(Scene-based reasoning rows)

════════════════

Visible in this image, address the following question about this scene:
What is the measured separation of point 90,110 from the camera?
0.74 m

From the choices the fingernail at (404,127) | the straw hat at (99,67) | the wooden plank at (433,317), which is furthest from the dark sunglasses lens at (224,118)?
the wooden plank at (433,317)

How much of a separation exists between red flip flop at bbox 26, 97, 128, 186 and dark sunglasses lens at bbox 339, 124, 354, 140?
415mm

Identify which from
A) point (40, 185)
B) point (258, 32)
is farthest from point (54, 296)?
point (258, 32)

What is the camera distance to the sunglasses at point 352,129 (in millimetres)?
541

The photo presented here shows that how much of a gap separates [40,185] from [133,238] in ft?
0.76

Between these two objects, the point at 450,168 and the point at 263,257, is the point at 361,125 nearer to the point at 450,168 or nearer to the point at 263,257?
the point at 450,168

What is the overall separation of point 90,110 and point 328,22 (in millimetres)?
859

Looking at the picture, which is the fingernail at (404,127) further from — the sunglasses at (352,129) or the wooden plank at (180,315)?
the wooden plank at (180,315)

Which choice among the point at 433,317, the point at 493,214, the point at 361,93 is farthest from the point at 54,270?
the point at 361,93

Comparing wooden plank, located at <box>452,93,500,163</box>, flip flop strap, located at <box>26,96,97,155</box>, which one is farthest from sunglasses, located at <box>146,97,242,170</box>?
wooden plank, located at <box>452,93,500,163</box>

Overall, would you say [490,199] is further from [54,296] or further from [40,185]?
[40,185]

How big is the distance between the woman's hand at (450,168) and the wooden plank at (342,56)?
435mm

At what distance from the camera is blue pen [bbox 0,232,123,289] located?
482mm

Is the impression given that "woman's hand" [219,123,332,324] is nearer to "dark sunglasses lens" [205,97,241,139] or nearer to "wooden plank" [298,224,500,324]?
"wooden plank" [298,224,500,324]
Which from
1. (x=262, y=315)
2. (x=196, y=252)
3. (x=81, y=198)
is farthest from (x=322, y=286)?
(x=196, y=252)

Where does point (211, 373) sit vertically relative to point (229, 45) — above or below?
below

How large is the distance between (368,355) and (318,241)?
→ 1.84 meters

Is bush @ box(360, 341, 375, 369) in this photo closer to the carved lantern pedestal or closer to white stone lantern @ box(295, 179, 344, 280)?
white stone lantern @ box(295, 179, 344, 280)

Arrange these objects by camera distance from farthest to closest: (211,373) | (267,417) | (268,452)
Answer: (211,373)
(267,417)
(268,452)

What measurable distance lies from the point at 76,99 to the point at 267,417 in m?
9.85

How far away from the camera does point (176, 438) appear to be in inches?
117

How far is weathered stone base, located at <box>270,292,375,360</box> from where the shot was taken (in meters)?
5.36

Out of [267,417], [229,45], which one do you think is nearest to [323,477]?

════════════════

Instructions to follow>
Rewrite all the rows above, switching "sunglasses" to "eyeglasses" everywhere it appears and leaving everything else the same.

Complete output>
Visible in this image, address the following question about this scene:
What is the measured separation of point 90,110 from the camera?
0.74 m

From the choices the fingernail at (404,127) | the straw hat at (99,67) | the wooden plank at (433,317), which is furthest from the dark eyeglasses lens at (224,118)?
the wooden plank at (433,317)

How much of a separation exists between red flip flop at bbox 26, 97, 128, 186 and dark eyeglasses lens at bbox 339, 124, 354, 140?
415mm

Identify which from
A) point (40, 185)
B) point (258, 32)
is farthest from point (54, 296)?
point (258, 32)

What is the camera distance to the eyeglasses at point 352,129 (in millimetres)?
541

The photo presented here shows that how much of a gap separates [40,185] from [133,238] in ft?
0.76

Between these two objects, the point at 450,168 and the point at 263,257, is the point at 361,125 nearer to the point at 450,168 or nearer to the point at 263,257?
the point at 450,168

What is the overall separation of point 90,110 and point 328,22 (in millimetres)?
859

Looking at the picture, which is the fingernail at (404,127) further from — the eyeglasses at (352,129) or the wooden plank at (180,315)?
the wooden plank at (180,315)

Which choice among the point at 433,317, the point at 493,214, the point at 361,93 is farthest from the point at 54,270?
the point at 361,93

Comparing wooden plank, located at <box>452,93,500,163</box>, flip flop strap, located at <box>26,96,97,155</box>, which one is farthest from eyeglasses, located at <box>146,97,242,170</box>?
wooden plank, located at <box>452,93,500,163</box>

Overall, would you say [490,199] is further from [54,296] or further from [40,185]?
[40,185]

How big is the distance between the woman's hand at (450,168) and the wooden plank at (342,56)?
435mm

At what distance from the camera is blue pen [bbox 0,232,123,289] located?
482mm

Is the impression given that "woman's hand" [219,123,332,324] is nearer to "dark eyeglasses lens" [205,97,241,139] or nearer to "wooden plank" [298,224,500,324]?
"wooden plank" [298,224,500,324]
Which from
1. (x=262, y=315)
2. (x=196, y=252)
3. (x=81, y=198)
is farthest from (x=322, y=286)?
(x=196, y=252)

Where does point (211, 373) sit vertically relative to point (229, 45) — above or below?
below

How large is the distance between (368,355) and (318,241)?
→ 1.84 meters

Is bush @ box(360, 341, 375, 369) in this photo closer to the carved lantern pedestal or closer to white stone lantern @ box(295, 179, 344, 280)?
white stone lantern @ box(295, 179, 344, 280)

Arrange these objects by camera distance from farthest to closest: (211,373) | (267,417) | (268,452)
Answer: (211,373)
(267,417)
(268,452)

What measurable distance lies from the point at 76,99 to the point at 267,417 in m?
9.85

How far away from the camera does point (176, 438) appear to be in inches?
117

How far is weathered stone base, located at <box>270,292,375,360</box> from where the shot was taken (in meters)?
5.36

Out of [267,417], [229,45], which one do you think is nearest to [323,477]?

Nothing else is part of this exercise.